## TEXT EXCERPT
┄┄┄┄┄┄

The Battle of Speed vs. Accuracy: Single-Shot vs Two-Shot Detection Meta-Architecture

March 8, 2020

A Hero’s Journey to Deep Learning CodeBase Series – Part IIA

By Gal Hyams and Dan Malowany

The Battle at Speed & Accuracy: Single-Shot vs Two-Shot Detection

Deep neural networks for object detection tasks is a mature research field. That said, making the correct tradeoff between speed and accuracy when building a given model for a target use-case is an ongoing decision that teams need to address with every new implementation. Although many object detection models have been researched over the years, the single-shot approach is considered to be in the sweet spot of the speed vs. accuracy trade-off. In this post (part IIA), we explain the key differences between the single-shot (SSD) and two-shot approach. Since its release, many improvements have been constructed on the original SSD. However, we have focused on the original SSD meta-architecture for clarity and simplicity. In the following post (part IIB), we will show you how to harness pre-trained Torchvision feature-extractor networks to build your own SSD model.

┄┄┄┄┄┄

## SET TASK A
Answer these questions about the object detection post:
(i) On what date was it published?
(ii) Who wrote it?
(iii) Which part of the series will show how to use pre-trained Torchvision feature-extractor networks to build an SSD model?
The object detection post has no connection to the records that follow it.

┄┄┄┄┄┄

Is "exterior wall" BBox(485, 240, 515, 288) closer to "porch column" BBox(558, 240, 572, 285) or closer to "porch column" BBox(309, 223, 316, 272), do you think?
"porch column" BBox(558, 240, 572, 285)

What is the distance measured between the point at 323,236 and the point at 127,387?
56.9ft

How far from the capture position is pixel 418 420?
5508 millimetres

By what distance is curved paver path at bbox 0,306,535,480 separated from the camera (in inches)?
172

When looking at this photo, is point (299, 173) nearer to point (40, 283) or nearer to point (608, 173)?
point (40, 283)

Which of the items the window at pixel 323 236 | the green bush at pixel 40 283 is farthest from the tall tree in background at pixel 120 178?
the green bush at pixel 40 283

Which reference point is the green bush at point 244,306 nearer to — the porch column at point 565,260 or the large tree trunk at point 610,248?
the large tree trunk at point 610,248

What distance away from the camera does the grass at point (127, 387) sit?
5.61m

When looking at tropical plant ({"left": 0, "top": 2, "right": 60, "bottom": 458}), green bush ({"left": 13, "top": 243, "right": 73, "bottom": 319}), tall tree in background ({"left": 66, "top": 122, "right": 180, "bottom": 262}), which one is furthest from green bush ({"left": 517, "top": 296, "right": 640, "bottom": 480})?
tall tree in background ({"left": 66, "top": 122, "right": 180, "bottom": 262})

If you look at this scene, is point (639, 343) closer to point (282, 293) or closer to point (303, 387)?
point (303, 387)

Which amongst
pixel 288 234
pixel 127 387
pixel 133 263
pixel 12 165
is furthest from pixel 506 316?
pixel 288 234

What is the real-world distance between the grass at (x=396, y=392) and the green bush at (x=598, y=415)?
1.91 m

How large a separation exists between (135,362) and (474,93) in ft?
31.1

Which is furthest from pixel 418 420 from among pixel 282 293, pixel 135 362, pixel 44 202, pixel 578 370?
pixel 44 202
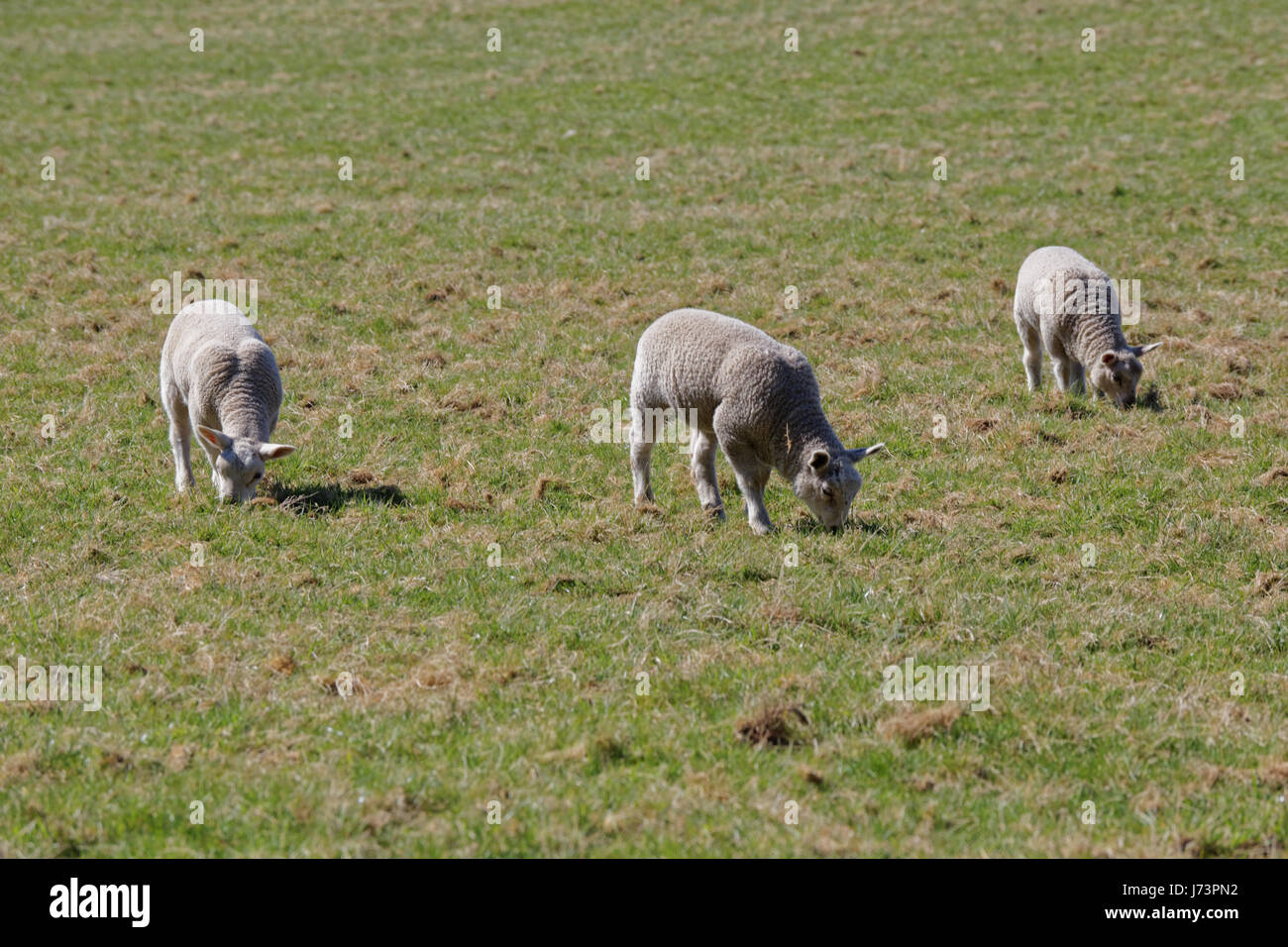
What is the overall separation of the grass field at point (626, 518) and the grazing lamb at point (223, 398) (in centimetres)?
38

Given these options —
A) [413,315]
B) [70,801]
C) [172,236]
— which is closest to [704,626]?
[70,801]

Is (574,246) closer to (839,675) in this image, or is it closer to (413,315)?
(413,315)

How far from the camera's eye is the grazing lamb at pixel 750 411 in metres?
9.85

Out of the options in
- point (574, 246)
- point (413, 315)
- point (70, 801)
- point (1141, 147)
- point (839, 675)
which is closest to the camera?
point (70, 801)

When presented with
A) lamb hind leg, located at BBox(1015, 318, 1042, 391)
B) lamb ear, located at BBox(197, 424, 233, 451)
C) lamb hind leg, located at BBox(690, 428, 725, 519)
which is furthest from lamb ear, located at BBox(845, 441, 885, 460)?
lamb hind leg, located at BBox(1015, 318, 1042, 391)

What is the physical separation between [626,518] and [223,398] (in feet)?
12.3

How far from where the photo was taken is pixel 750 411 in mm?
9891

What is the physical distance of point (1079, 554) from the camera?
31.5 feet

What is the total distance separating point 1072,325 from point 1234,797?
845 centimetres

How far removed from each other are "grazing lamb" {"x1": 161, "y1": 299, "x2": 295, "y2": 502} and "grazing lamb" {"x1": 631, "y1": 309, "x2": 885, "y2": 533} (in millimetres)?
3300

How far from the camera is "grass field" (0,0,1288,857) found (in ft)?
20.7

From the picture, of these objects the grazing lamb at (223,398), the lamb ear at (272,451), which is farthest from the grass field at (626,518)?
the lamb ear at (272,451)

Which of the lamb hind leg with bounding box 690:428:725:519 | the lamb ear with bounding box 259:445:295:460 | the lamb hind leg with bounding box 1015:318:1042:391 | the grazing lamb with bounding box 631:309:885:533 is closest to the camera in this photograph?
the grazing lamb with bounding box 631:309:885:533

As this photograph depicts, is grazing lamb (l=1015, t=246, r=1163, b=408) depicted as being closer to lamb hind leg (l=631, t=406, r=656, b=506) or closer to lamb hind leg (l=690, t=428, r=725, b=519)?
lamb hind leg (l=690, t=428, r=725, b=519)
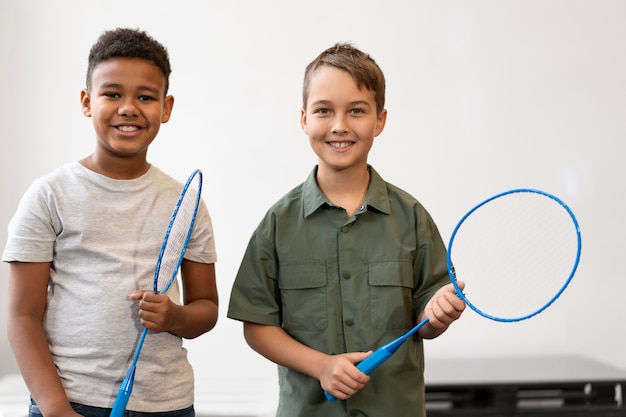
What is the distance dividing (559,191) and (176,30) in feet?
5.90

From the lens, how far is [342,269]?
5.24ft

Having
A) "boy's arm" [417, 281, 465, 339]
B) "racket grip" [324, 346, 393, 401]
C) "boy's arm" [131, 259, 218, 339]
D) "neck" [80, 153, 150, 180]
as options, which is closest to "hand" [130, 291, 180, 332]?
"boy's arm" [131, 259, 218, 339]

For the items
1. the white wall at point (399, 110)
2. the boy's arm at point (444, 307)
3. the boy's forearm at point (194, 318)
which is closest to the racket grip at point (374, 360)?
the boy's arm at point (444, 307)

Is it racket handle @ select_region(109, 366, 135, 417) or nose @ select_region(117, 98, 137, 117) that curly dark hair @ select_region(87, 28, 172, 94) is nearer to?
nose @ select_region(117, 98, 137, 117)

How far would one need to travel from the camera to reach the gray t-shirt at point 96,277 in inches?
59.8

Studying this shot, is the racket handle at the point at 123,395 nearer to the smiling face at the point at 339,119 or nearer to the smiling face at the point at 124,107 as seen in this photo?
the smiling face at the point at 124,107

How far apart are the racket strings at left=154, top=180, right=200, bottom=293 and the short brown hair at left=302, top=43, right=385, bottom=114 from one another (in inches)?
13.0

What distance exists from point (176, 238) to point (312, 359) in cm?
36

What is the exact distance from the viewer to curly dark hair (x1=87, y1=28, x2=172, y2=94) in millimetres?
1622

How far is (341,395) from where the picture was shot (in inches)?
57.7

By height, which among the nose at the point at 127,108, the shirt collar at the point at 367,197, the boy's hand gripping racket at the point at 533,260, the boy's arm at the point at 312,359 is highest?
the nose at the point at 127,108

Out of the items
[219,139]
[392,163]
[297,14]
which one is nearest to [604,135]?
[392,163]

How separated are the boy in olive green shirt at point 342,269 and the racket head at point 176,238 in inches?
5.2

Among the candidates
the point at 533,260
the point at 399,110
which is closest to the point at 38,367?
the point at 533,260
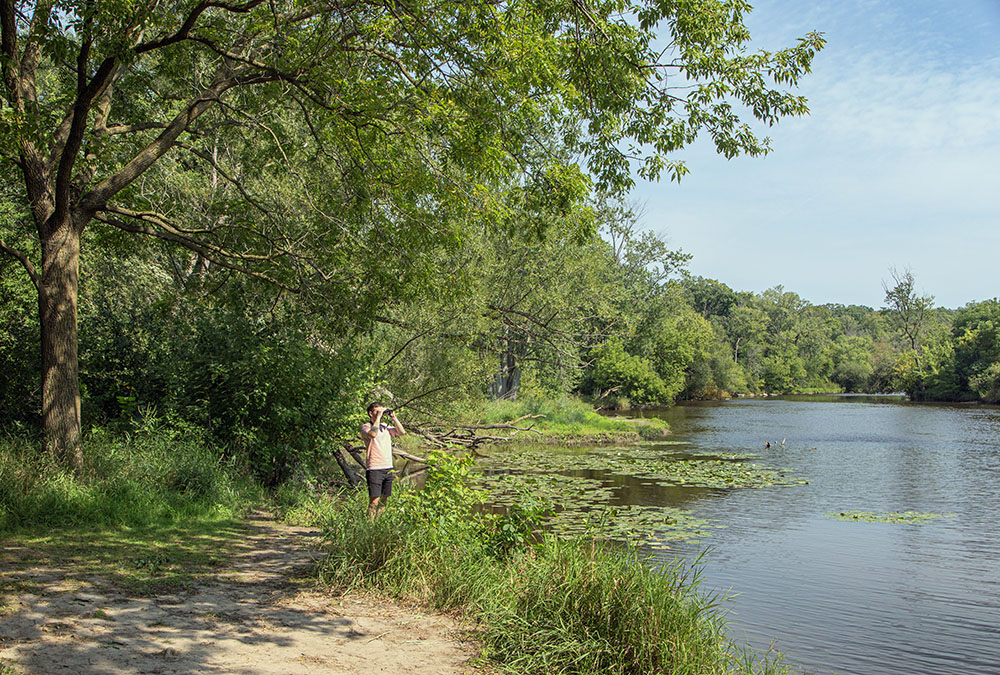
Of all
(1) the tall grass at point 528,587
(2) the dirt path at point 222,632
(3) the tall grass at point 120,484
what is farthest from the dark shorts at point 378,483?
(3) the tall grass at point 120,484

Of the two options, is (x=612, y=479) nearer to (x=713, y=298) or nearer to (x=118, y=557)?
(x=118, y=557)

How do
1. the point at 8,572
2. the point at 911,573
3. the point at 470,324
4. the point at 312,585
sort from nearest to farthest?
the point at 8,572, the point at 312,585, the point at 911,573, the point at 470,324

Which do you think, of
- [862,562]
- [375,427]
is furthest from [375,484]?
[862,562]

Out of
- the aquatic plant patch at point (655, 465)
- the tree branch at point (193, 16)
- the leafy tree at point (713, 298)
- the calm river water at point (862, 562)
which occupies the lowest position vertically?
the calm river water at point (862, 562)

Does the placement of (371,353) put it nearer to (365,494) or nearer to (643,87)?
(365,494)

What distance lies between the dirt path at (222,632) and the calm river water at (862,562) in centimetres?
446

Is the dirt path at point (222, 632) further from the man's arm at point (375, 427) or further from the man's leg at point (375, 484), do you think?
the man's arm at point (375, 427)

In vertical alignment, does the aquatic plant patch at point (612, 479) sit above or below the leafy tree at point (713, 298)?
below

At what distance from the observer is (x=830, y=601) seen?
1034 cm

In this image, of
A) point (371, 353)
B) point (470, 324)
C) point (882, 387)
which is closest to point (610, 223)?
point (470, 324)

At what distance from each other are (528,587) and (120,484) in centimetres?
611

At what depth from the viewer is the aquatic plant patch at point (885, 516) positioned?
1583 cm

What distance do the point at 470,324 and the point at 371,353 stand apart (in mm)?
5383

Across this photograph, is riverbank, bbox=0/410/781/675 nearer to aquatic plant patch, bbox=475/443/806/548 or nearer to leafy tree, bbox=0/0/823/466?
leafy tree, bbox=0/0/823/466
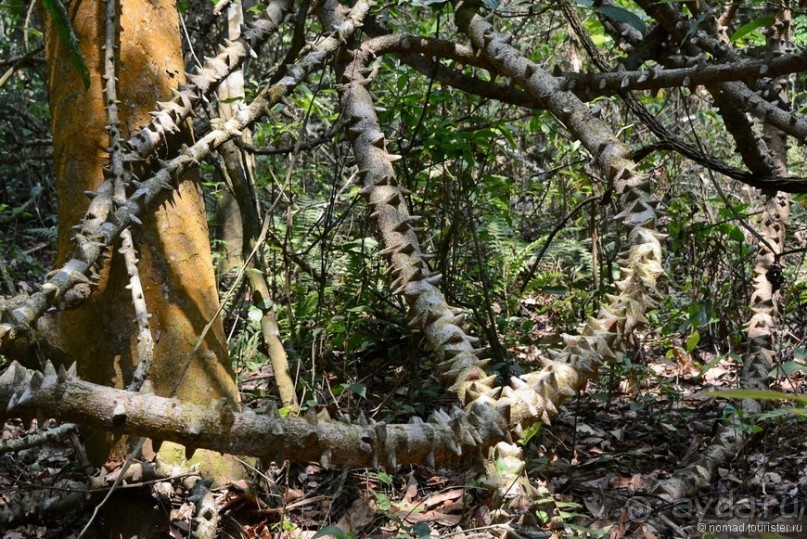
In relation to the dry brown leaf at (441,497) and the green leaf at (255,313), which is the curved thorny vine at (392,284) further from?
the green leaf at (255,313)

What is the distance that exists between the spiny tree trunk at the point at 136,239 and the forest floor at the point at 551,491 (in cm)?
37

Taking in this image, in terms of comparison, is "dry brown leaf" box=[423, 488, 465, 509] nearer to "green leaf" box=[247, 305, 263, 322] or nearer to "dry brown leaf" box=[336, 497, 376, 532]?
"dry brown leaf" box=[336, 497, 376, 532]

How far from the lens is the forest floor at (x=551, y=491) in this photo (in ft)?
7.87

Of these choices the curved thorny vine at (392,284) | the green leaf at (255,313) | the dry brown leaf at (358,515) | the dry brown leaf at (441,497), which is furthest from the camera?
the green leaf at (255,313)

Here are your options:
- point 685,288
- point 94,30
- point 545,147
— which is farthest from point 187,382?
point 545,147

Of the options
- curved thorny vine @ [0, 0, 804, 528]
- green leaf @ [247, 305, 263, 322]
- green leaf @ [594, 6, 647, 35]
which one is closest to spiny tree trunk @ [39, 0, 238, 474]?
curved thorny vine @ [0, 0, 804, 528]

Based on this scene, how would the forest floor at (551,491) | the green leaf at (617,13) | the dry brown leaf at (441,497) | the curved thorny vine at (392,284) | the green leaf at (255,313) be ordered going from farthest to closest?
1. the green leaf at (255,313)
2. the dry brown leaf at (441,497)
3. the green leaf at (617,13)
4. the forest floor at (551,491)
5. the curved thorny vine at (392,284)

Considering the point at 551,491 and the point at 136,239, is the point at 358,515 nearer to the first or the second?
the point at 551,491

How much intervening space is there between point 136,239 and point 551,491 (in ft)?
5.90

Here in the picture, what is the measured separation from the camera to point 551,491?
284 cm

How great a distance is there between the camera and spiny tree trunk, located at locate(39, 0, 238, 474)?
104 inches

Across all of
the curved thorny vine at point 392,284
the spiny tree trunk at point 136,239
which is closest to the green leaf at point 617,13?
the curved thorny vine at point 392,284

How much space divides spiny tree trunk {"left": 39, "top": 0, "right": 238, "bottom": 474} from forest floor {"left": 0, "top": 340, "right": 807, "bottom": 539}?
37 cm

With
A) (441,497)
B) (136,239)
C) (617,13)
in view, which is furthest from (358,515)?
(617,13)
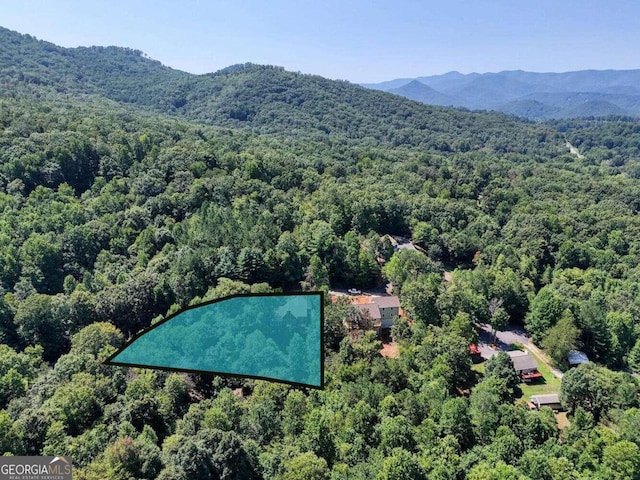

┄┄┄┄┄┄

## SET TASK B
Which lines of the records contain the word "large"? Copy each of them.

## TASK RESULT A
(i) March 8, 2020
(ii) Gal Hyams and Dan Malowany
(iii) Part IIB

## TASK RESULT B
Which reference point is the green bush at point 244,306 nearer to — the porch column at point 565,260 or the large tree trunk at point 610,248?
the large tree trunk at point 610,248
How large a separation exists between (135,362) and (474,93) in ft?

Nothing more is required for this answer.